A subsequent Department of Justice investigation found widespread abuses of residents' civil rights, including that Chicago officers "engaged in a pattern or practice of using excessive force, including deadly force," that officers often lied to cover up misconduct, and that the use of excessive force disproportionately affected black and Latino residents.
But even before then, Emanuel struggled to gain many Chicagoans' trust and confidence. He clashed with Chicago Teachers Union leaders when teachers walked out on strike for seven days in 2012, he raised the ire of many parents and community leaders by closing 50 neighborhood schools in 2013, and he increased taxes in an effort to address rising employee pension costs and invest in neglected infrastructure, problems he inherited from his predecessor.
Add to that the feeling among many city residents that they were being left out of an economic boom going on in downtown Chicago during the past several years, while there was relatively little job and economic development in the city's most impoverished neighborhoods.
That anger helped fuel the progressive campaign of Cook County Commissioner Jesus "Chuy" Garcia, who forced Emanuel into a runoff election in 2015.
"The tale of two cities has haunted him since he came into office," says Washington.

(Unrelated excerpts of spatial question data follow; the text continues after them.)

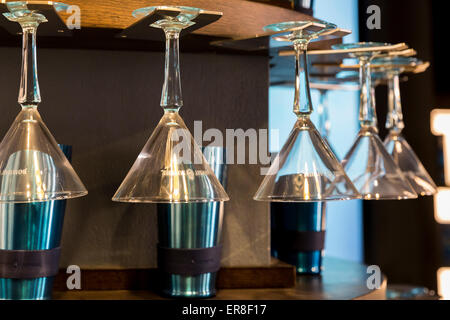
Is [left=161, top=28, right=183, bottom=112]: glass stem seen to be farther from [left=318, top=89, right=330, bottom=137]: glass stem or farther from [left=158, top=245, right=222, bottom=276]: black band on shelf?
[left=318, top=89, right=330, bottom=137]: glass stem

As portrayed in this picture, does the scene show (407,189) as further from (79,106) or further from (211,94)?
(79,106)

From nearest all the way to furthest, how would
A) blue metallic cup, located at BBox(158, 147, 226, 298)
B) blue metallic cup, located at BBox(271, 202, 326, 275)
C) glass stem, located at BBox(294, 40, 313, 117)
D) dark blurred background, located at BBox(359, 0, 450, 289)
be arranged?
1. glass stem, located at BBox(294, 40, 313, 117)
2. blue metallic cup, located at BBox(158, 147, 226, 298)
3. blue metallic cup, located at BBox(271, 202, 326, 275)
4. dark blurred background, located at BBox(359, 0, 450, 289)

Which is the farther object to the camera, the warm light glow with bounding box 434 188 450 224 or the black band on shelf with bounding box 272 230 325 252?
the warm light glow with bounding box 434 188 450 224

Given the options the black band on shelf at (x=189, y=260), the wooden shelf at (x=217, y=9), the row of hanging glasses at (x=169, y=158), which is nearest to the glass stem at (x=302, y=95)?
the row of hanging glasses at (x=169, y=158)

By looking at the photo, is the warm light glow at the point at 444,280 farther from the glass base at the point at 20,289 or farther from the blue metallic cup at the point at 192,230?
the glass base at the point at 20,289

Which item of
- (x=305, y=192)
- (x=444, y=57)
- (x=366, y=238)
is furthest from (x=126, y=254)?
(x=444, y=57)

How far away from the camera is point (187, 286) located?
953 millimetres

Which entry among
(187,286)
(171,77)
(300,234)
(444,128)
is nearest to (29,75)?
(171,77)

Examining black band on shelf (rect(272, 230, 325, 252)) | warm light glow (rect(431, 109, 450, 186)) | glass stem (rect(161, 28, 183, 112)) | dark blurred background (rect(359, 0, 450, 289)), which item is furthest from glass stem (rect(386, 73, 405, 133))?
warm light glow (rect(431, 109, 450, 186))

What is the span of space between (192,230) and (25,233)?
9.4 inches

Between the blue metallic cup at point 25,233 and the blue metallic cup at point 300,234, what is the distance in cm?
51

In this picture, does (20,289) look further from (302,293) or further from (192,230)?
(302,293)

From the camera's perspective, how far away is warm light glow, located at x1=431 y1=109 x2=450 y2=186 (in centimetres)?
282

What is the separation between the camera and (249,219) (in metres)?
1.13
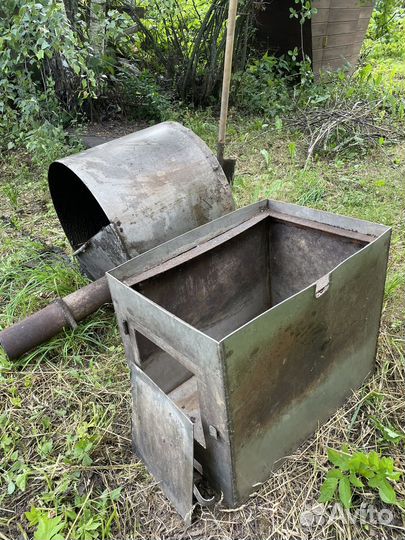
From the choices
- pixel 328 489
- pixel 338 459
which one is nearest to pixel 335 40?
pixel 338 459

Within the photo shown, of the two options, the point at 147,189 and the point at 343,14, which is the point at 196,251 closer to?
the point at 147,189

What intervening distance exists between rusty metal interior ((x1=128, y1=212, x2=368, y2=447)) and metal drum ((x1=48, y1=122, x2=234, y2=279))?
0.29 metres

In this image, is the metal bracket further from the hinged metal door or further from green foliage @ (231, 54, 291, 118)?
green foliage @ (231, 54, 291, 118)

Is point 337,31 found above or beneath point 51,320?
above

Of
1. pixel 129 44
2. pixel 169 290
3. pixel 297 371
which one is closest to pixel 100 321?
pixel 169 290

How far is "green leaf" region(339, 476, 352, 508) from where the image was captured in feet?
5.18

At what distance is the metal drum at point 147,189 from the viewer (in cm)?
212

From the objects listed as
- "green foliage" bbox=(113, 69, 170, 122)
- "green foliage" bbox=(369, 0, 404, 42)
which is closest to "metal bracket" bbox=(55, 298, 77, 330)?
"green foliage" bbox=(113, 69, 170, 122)

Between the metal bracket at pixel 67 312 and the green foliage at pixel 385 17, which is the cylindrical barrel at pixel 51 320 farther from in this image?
the green foliage at pixel 385 17

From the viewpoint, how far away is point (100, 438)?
1928 mm

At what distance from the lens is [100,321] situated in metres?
2.56

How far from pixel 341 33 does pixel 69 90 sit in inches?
161

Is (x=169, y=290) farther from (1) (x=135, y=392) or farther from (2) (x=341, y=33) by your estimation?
(2) (x=341, y=33)

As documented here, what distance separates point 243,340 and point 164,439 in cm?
59
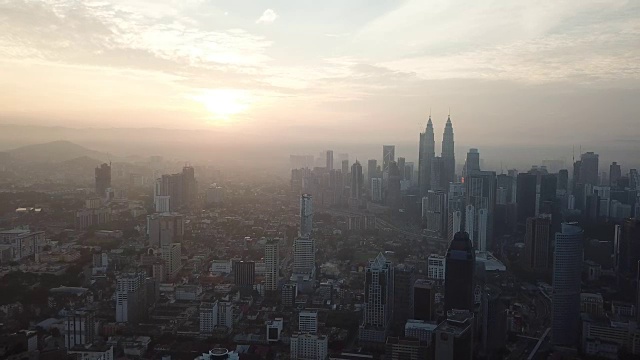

She says despite Emanuel's efforts to overcome that gap, "he's never been able to be in a position where both sides of the city, the rich and the poor, the privileged and the left out, have felt that he represents all of them."
Emanuel's accomplishments including a rising high school graduation rate in Chicago Public Schools, expanding full-day kindergarten citywide and making free pre-K programs available to more low-income families.
He is also credited with putting city government on a path toward financial stability, after raising taxes and fees to shore up underfunded employee pension funds, and attracting several major corporations to relocate their headquarters to Chicago. He often boasts that there are more construction cranes operating in downtown Chicago, building more high-rises, than ever before.
Even before Emanuel's stunning announcement, a dozen candidates had announced they would challenge him for the office of mayor in next February's city elections — including an activist, a millionaire businessman, a college student, the former head of Chicago Public Schools, the Cook County Circuit Court clerk and an ex-federal prosecutor who is the former president of the Chicago Police Board. Former police Superintendent Garry McCarthy, whom Emanuel fired after the release of the McDonald shooting video, is also running.
But no one is expected to run away with the race.
And with Emanuel now stepping aside, even more candidates — perhaps with deeper pockets and better name recognition — may now enter the mayoral campaign.